▶ **ABOUT THIS TASK**:
In the records below, the line that contains "Garden of Grosvenor" marks the start. Copy it and each line after it through the end, exactly, without pictures.

[Web page caption snippets]
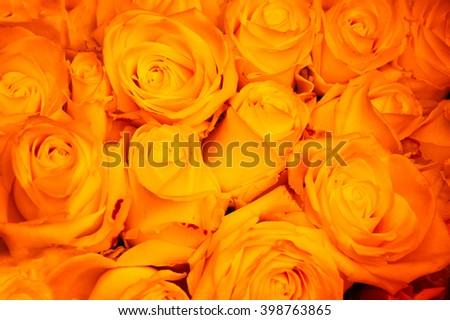 Yellow roses background. Toned photo. - stock photo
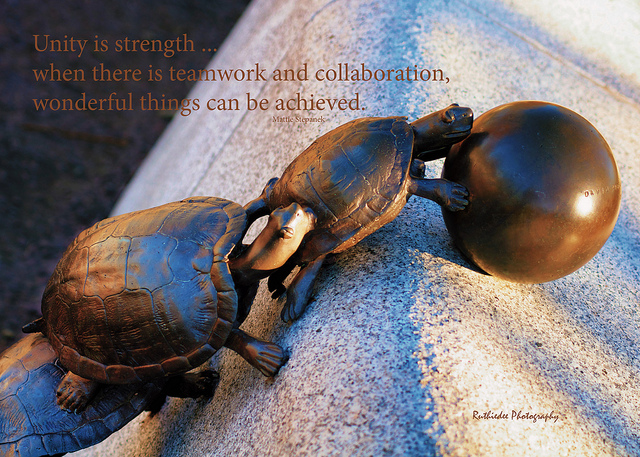 teamwork quotes 47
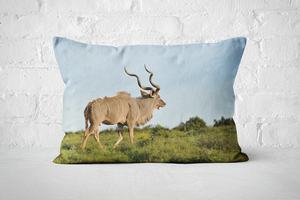 African Wildlife 3 | Pillow Rectangle - But Why Not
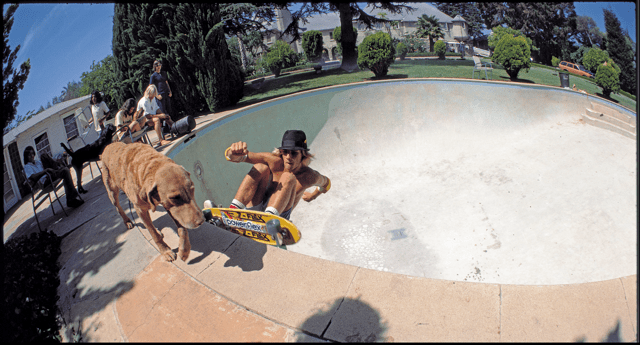 "Jay Adams, DogBowl, Santa Monica 1977. Photo: Glen E. Friedman, from ""My Rules."""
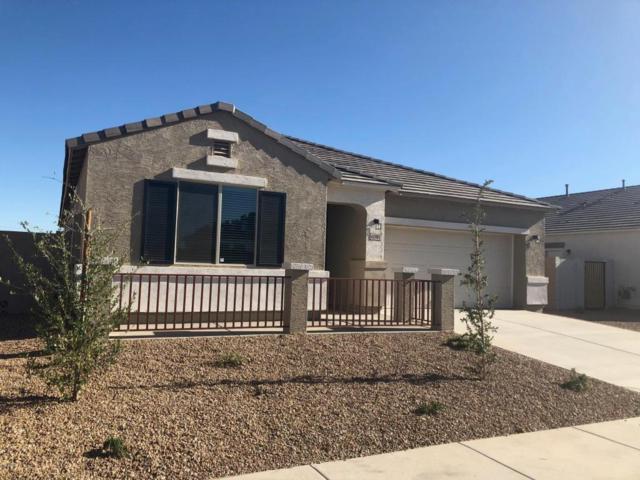 40985 W Williams Way, Maricopa, AZ 85138 (MLS #5782467) :: Revelation Real Estate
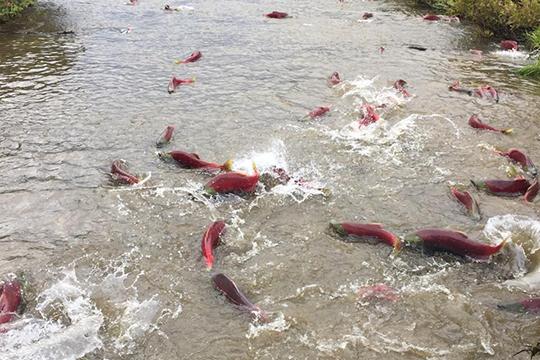 «Там бывает совершенно безумный нерест осетровых рыб, и можно увидеть медведей, которые приходят объедаться этой рыбой перед тем, как впасть в спячку»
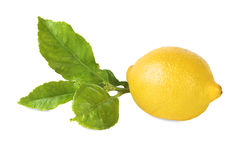 One ripe lemon isolated Stock Images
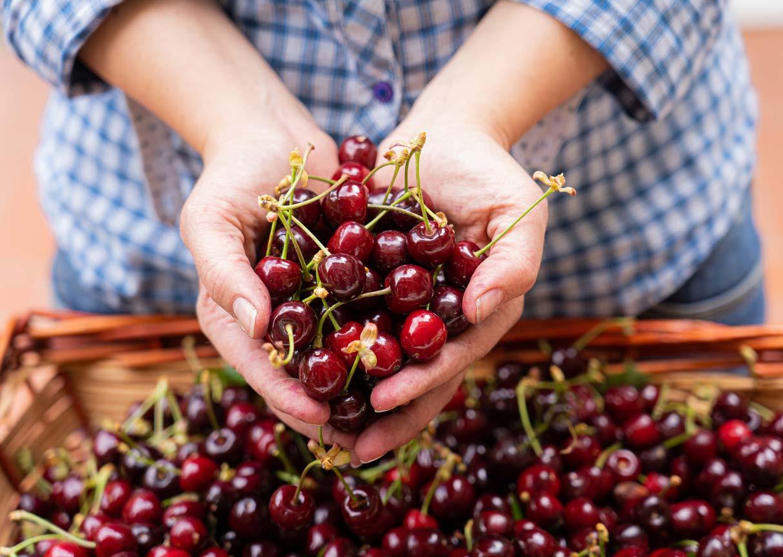 hands holding cherries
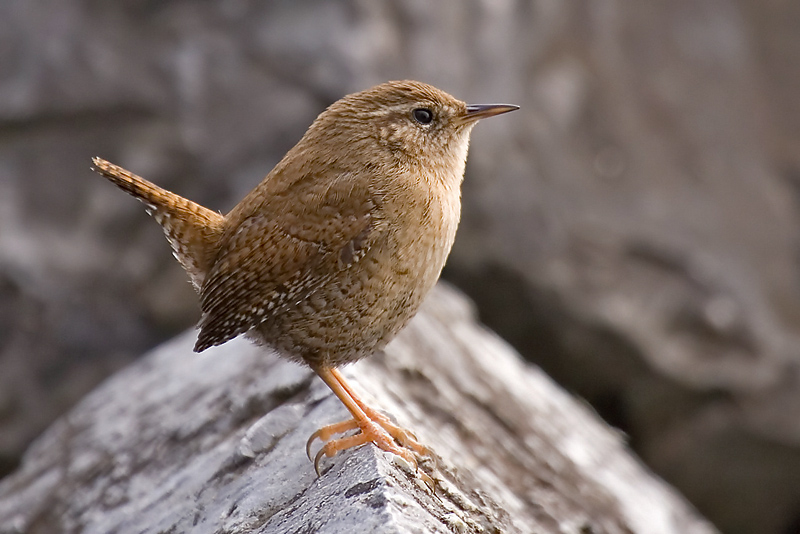 Wren, Préverenges, Switzerland, January 2006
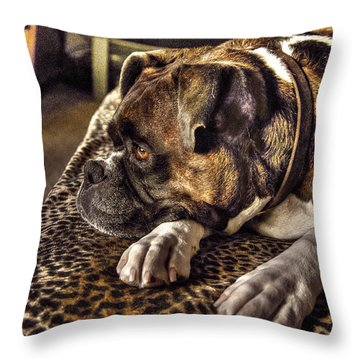 In Repose Throw Pillow by William Fields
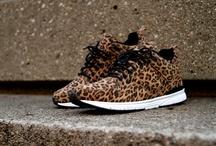 Shoe shoot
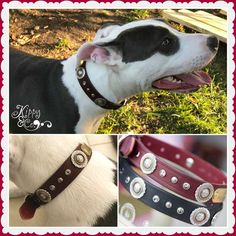 Luna loves her collar! https://www.kippyandco.com/collections/leather-collars/products/leather-dog-collar-with-antique-silver-floral-concho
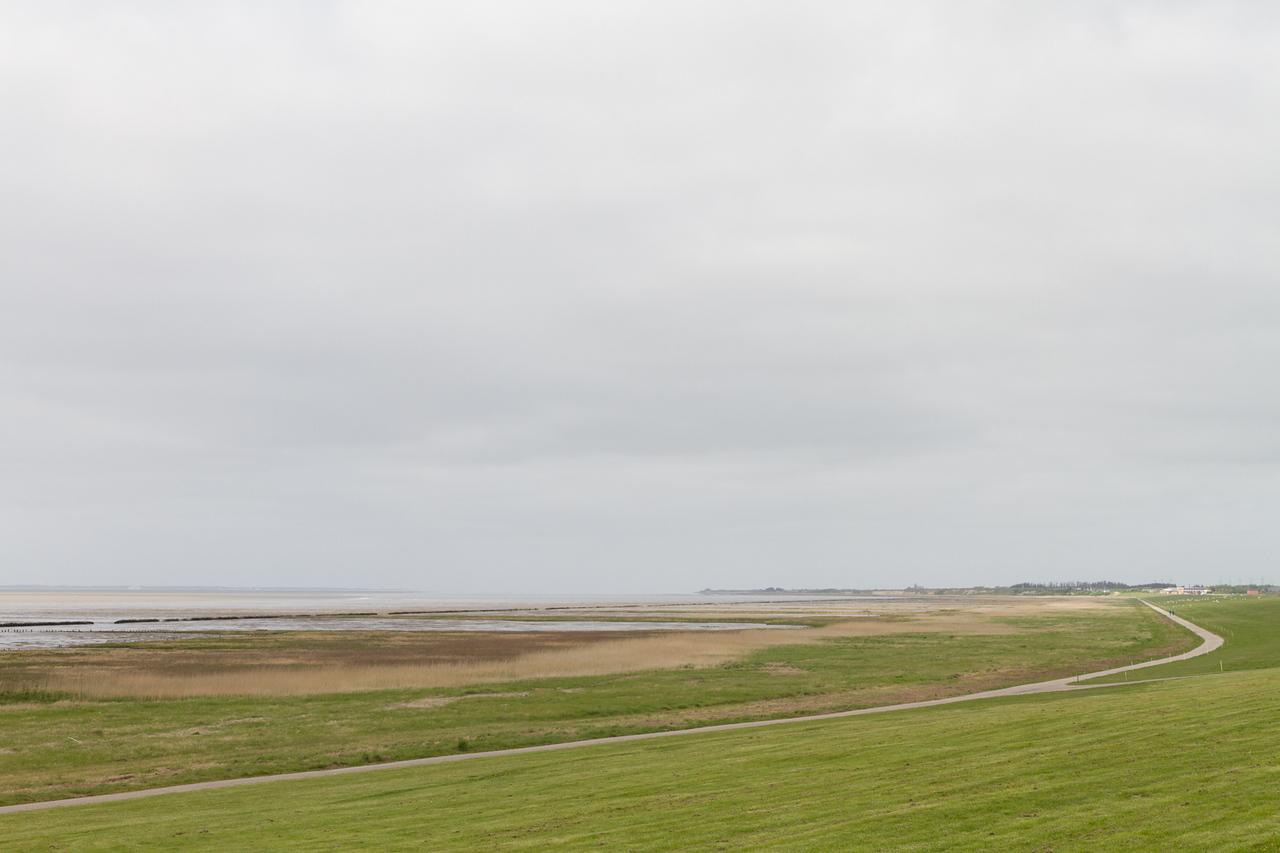 höjer_2015-05-14_160216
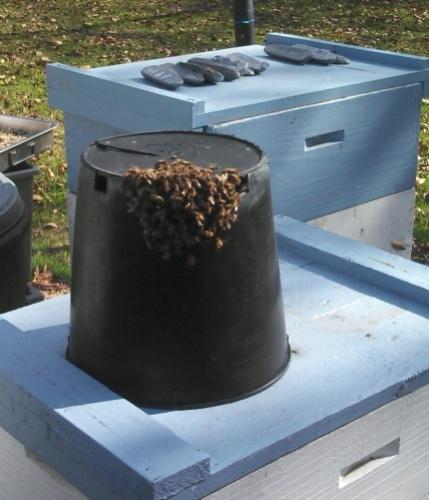 bee bucket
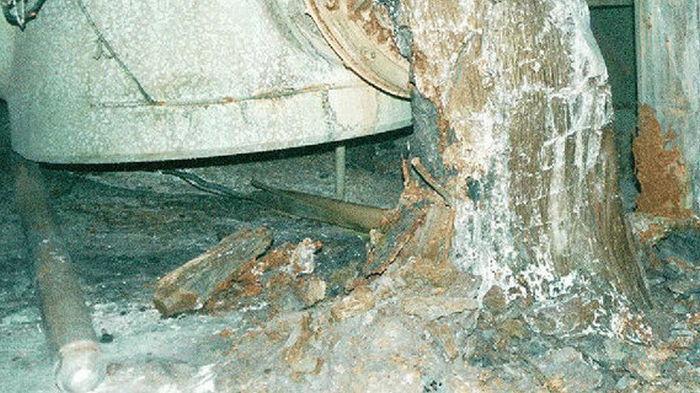 В завалах под разрушенным реактором ЧАЭС усиливаются ядерные реакции – Science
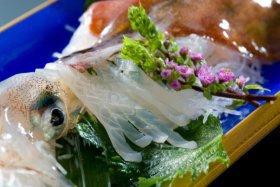 越前町での食事はとれとれイカ料理で決まり!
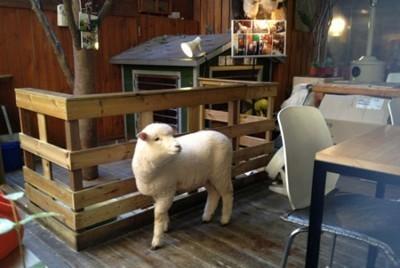 кафе с овцами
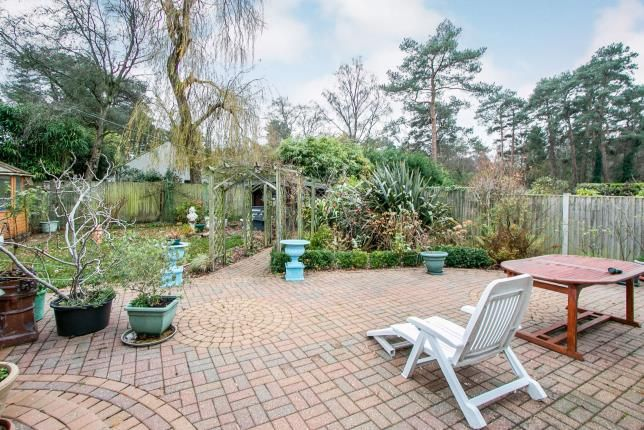 Garden of Grosvenor Close, Ashley Heath, Ringwood BH24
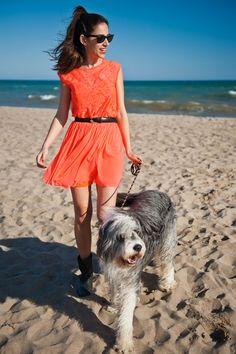 Want this dress and dog.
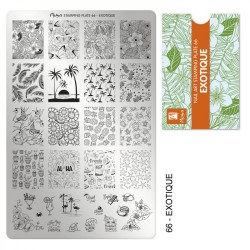 MOYRA - STAMPING PLATE 66 EXOTIQUE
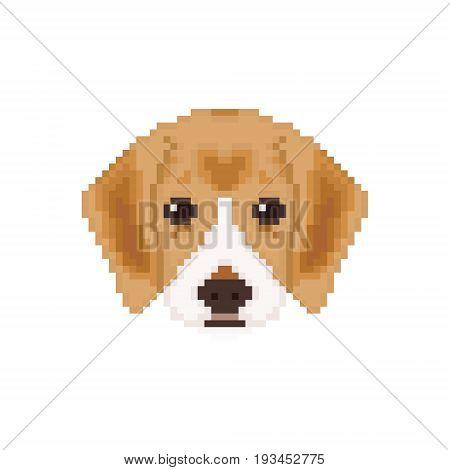 Beagle puppy head in pixel art style. Dog vector illustration.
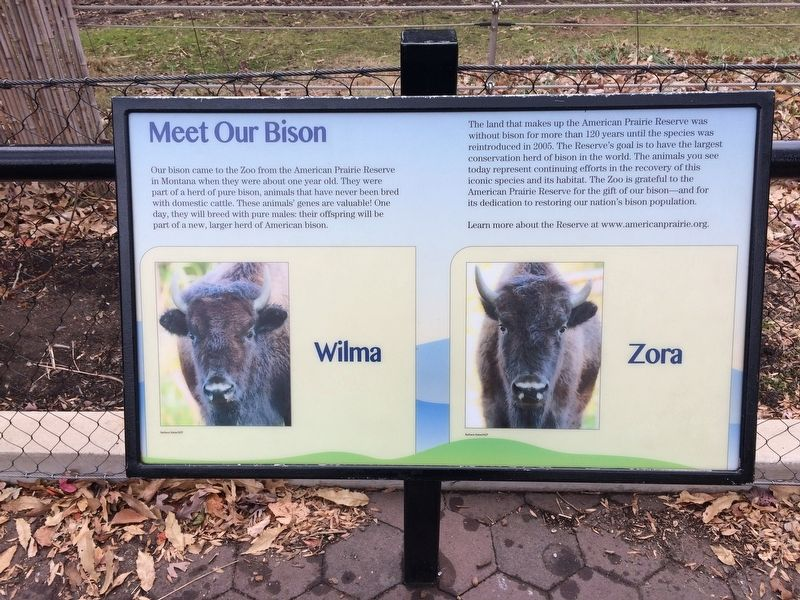 Meet Our Bison Marker image. Click for full size.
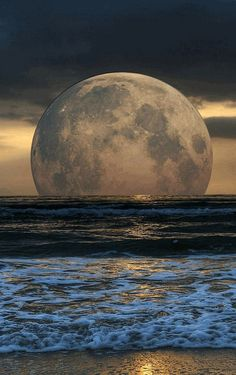 Full moon rising above the ocean is a captivating experience. Moon Photos, Moon Pictures, Nature Pictures, Moon Pics, Beautiful Moon, Beautiful Places, Beautiful Pictures, Stars Night, Shoot The Moon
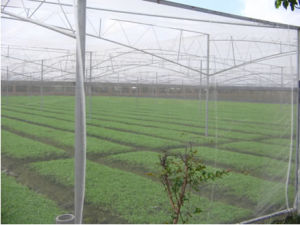 Greenhouse Anti Insect Netting/Agriculture Netting pictures & photos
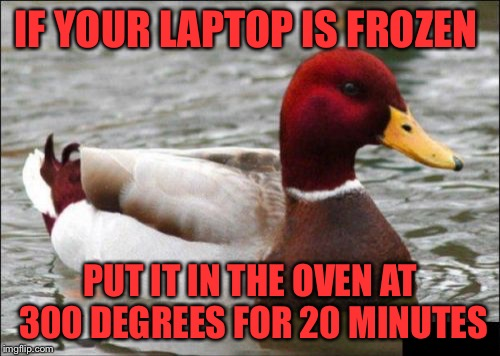 Malicious Advice Mallard Gives Tech Support | IF YOUR LAPTOP IS FROZEN PUT IT IN THE OVEN AT 300 DEGREES FOR 20 MINUTES | image tagged in memes,malicious advice mallard,frozen laptop,dont try this at home,it works for trolls though | made w/ Imgflip meme maker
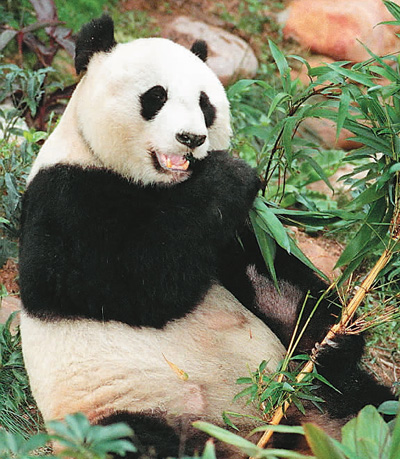 """大熊猫""""安安""""在香港海洋公园大熊猫园里吃竹子"""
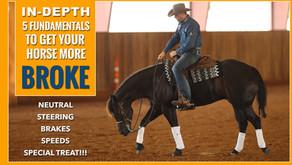 FUNDAMENTALS to Get Your Horses More Broke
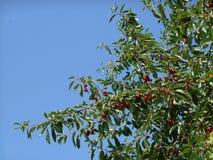 Ramas del cerezo con las bayas rojas maduras, cielo azul en fondo Fotos de archivo libres de regalías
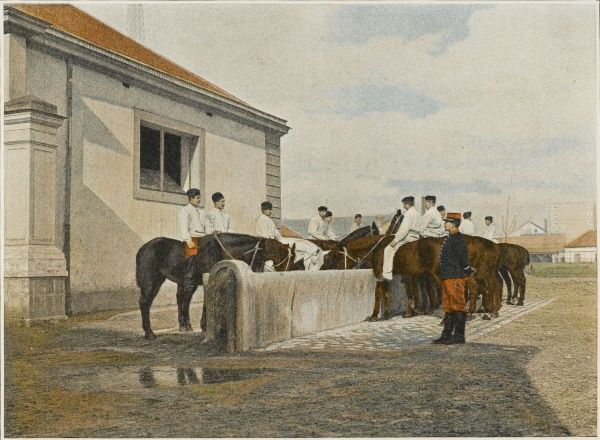 French cavalrymen water their horses at the 'abreuvoir'. Horses should be watered twice a day in summer, once in winter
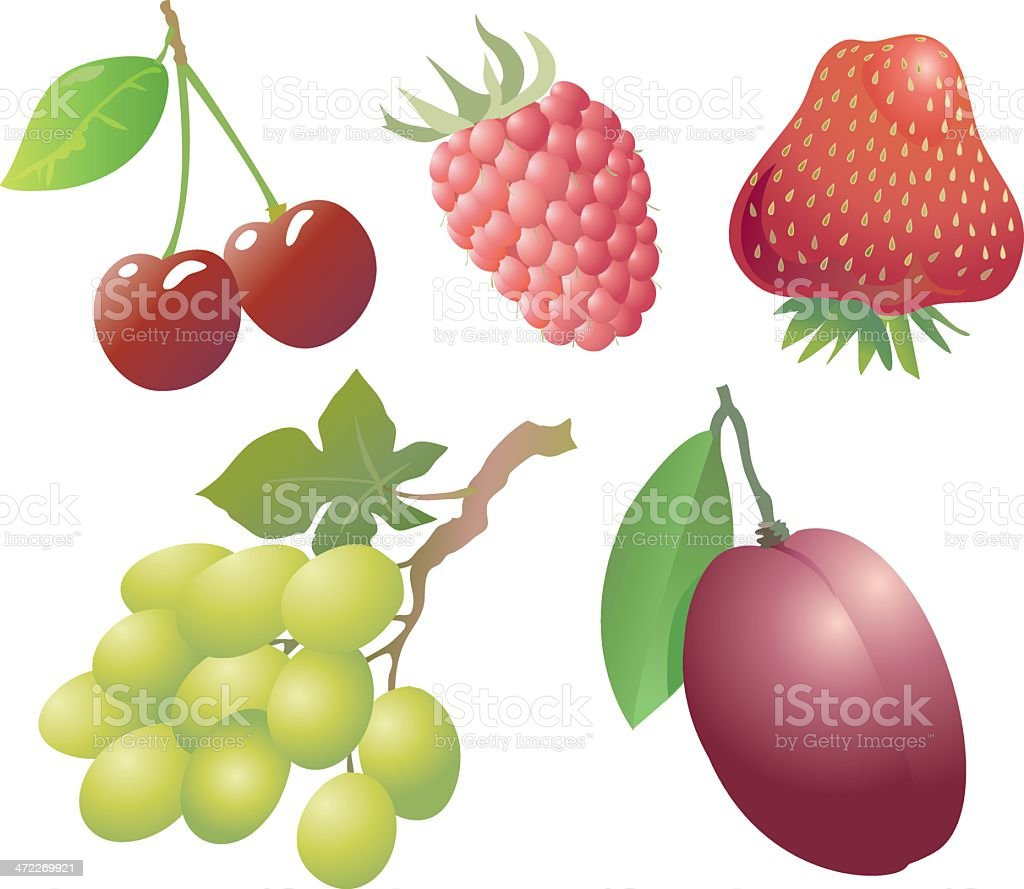 Berries, grapes and plum royalty-free stock vector art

▶ **YOUR SOLUTION**:
 Garden of Grosvenor Close, Ashley Heath, Ringwood BH24
 Want this dress and dog.
 MOYRA - STAMPING PLATE 66 EXOTIQUE
 Beagle puppy head in pixel art style. Dog vector illustration.
 Meet Our Bison Marker image. Click for full size.
 Full moon rising above the ocean is a captivating experience. Moon Photos, Moon Pictures, Nature Pictures, Moon Pics, Beautiful Moon, Beautiful Places, Beautiful Pictures, Stars Night, Shoot The Moon
 Greenhouse Anti Insect Netting/Agriculture Netting pictures & photos
 Malicious Advice Mallard Gives Tech Support | IF YOUR LAPTOP IS FROZEN PUT IT IN THE OVEN AT 300 DEGREES FOR 20 MINUTES | image tagged in memes,malicious advice mallard,frozen laptop,dont try this at home,it works for trolls though | made w/ Imgflip meme maker
 """大熊猫""""安安""""在香港海洋公园大熊猫园里吃竹子"""
 FUNDAMENTALS to Get Your Horses More Broke
 Ramas del cerezo con las bayas rojas maduras, cielo azul en fondo Fotos de archivo libres de regalías
 French cavalrymen water their horses at the 'abreuvoir'. Horses should be watered twice a day in summer, once in winter
 Berries, grapes and plum royalty-free stock vector art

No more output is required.